## SEITENAUSZUG
____________

Lotte, die Mama von Sirius. Im Dezember wird sie 11 Jahre alt. Sie ist über die Jahre etwas grau geworden. Immer wieder bin ich Lotte für Sirius dankbar. Sie ist eine Prinzessin, die viel darf: Nein, am Tisch werden keine Hunde gefüttert, heimlich unter dem Tisch geht. Sie darf auch mit ins Bett, ab und zu geht sie abends mit zu Kathi, ab und zu bleibt sie, schleicht sich schon mal in mein Gästezimmer und macht sich mitten auf der Decke breit. Im Gegensatz zu Sirius zuhause liegt Lotte immer auf der unteren linken Hälfte meiner Decke. Einige Momente vorher auf dem Flusslauf der fließenden Zeit dachte ich mir, dass die Tiere auf der Quinta über die Jahre zunehmend das Regiment übernommen haben: 2014 war es deutlicher verboten, dass die Hunde oder Katzen in die Appartements gehen. Es wurde nie am Tisch nebenbei gefüttert, sondern nach dem Essen gab es Reste abseits des Terrassentisches am Boden. Gäste, die hier her kommen, müssen Tierliebe mitbringen, sonst sind sie hier falsch. Heute ist es so, dass es in der Verantwortung der Gäste liegt, ob sie eine Katze oder Hund ins Appartement lassen. Die Tiere haben viel Freiraum.

____________

## BEREITGESTELLTE DATEN
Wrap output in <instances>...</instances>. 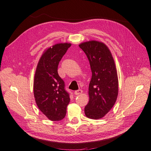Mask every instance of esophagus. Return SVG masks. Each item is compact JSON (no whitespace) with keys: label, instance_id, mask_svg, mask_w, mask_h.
I'll use <instances>...</instances> for the list:
<instances>
[{"label":"esophagus","instance_id":"obj_1","mask_svg":"<svg viewBox=\"0 0 151 151\" xmlns=\"http://www.w3.org/2000/svg\"><path fill=\"white\" fill-rule=\"evenodd\" d=\"M82 93H83V91H82L81 90H76V91L74 92L75 95H80V94H81Z\"/></svg>","mask_w":151,"mask_h":151}]
</instances>
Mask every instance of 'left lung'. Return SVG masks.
<instances>
[{
    "instance_id": "8db88e82",
    "label": "left lung",
    "mask_w": 151,
    "mask_h": 151,
    "mask_svg": "<svg viewBox=\"0 0 151 151\" xmlns=\"http://www.w3.org/2000/svg\"><path fill=\"white\" fill-rule=\"evenodd\" d=\"M79 47L88 58L92 72L85 114L89 119H100L111 109L117 99L119 80L115 61L104 42L92 40L81 42Z\"/></svg>"
}]
</instances>
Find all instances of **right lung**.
Here are the masks:
<instances>
[{
	"label": "right lung",
	"mask_w": 151,
	"mask_h": 151,
	"mask_svg": "<svg viewBox=\"0 0 151 151\" xmlns=\"http://www.w3.org/2000/svg\"><path fill=\"white\" fill-rule=\"evenodd\" d=\"M71 44L58 43L43 52L37 63L34 80V96L42 114L52 121L65 118L70 99L65 82L58 73V66Z\"/></svg>",
	"instance_id": "1"
}]
</instances>
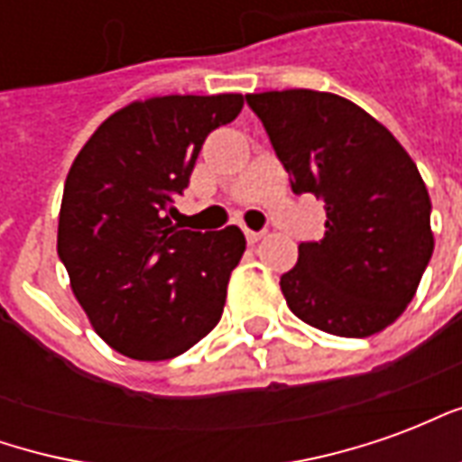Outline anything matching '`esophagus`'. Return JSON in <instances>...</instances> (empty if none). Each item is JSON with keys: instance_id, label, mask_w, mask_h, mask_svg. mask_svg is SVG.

____________

## AUFGABEN
(A) Auf welchem Teil der Decke liegt Lotte laut dem Seitenauszug immer?
(B) Übersetze den Satz „Gäste, die hier her kommen, müssen Tierliebe mitbringen, sonst sind sie hier falsch.“ aus dem Seitenauszug ins Englische.

## LÖSUNGEN
(A) Auf der unteren linken Hälfte der Decke.

(B) Guests who come here must bring a love of animals; otherwise they are in the wrong place.